Ministers have been working to defuse tensions among Tory lawmakers ahead of the vote, and Johnson spoke with his party’s MPs over the weekend. The premier sought to address some of their concerns Monday, saying the measures will be strictly time-limited to Dec. 2, when Parliament will get a vote on the way forward.
The new lockdown is likely to be approved in the House of Commons after Labour and other opposition parties said they will vote for the plan. But Labour leader Keir Starmer said “the human cost will be higher” because Johnson ignored the advice of his own scientists to impose a short lockdown in September.
Senior Tory MP Graham Brady called for a “full impact assessment” of the cost of the lockdown, including the toll on people’s mental health, before the vote. Former minister Mike Penning confirmed in a telephone interview he will vote against the government.
Johnson and Chancellor of the Exchequer Rishi Sunak unveiled additional financial support for businesses and workers to add to the month-long extension of the government’s flagship furlough program that was announced Saturday.
During November, the state will double support for self-employed workers to 80% of their usual trading profits, in line with furlough payments. The Treasury also extended the deadline for businesses to apply for state-backed loans until the end of January, and said those that have them already will be able to top them up.

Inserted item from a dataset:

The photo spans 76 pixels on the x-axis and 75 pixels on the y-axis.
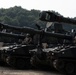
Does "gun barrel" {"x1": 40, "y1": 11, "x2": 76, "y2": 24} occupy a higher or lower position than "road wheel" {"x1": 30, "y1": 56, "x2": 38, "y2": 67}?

Governments in Scotland, Wales and Northern Ireland have called for a guarantee that they would get the same access to the furlough program if their coronavirus restrictions extend beyond Dec. 2. On Monday, Johnson indicated they would.
But speaking on Sky News on Tuesday, Housing Secretary Robert Jenrick appeared to row back on the commitment.
“It’s a U.K.-wide scheme which will be available to everybody in the United Kingdom until Dec. 2,” he said. “At that point, the Chancellor will quite rightly have to decide what its future is.”
The extra support came too late for many people laid-off by companies last week, ahead of the furlough program’s scheduled end. Sunak defended his decision to stick with his original time-frame, telling the BBC it was only the changing health data and subsequent lockdown that forced a rethink.
Bloomberg Economics said the second lockdown will mean the economy contracts in the fourth quarter and that the Bank of England will increase its asset purchase target this week by possibly more than the 100 billion pounds ($129 billion) previously forecast.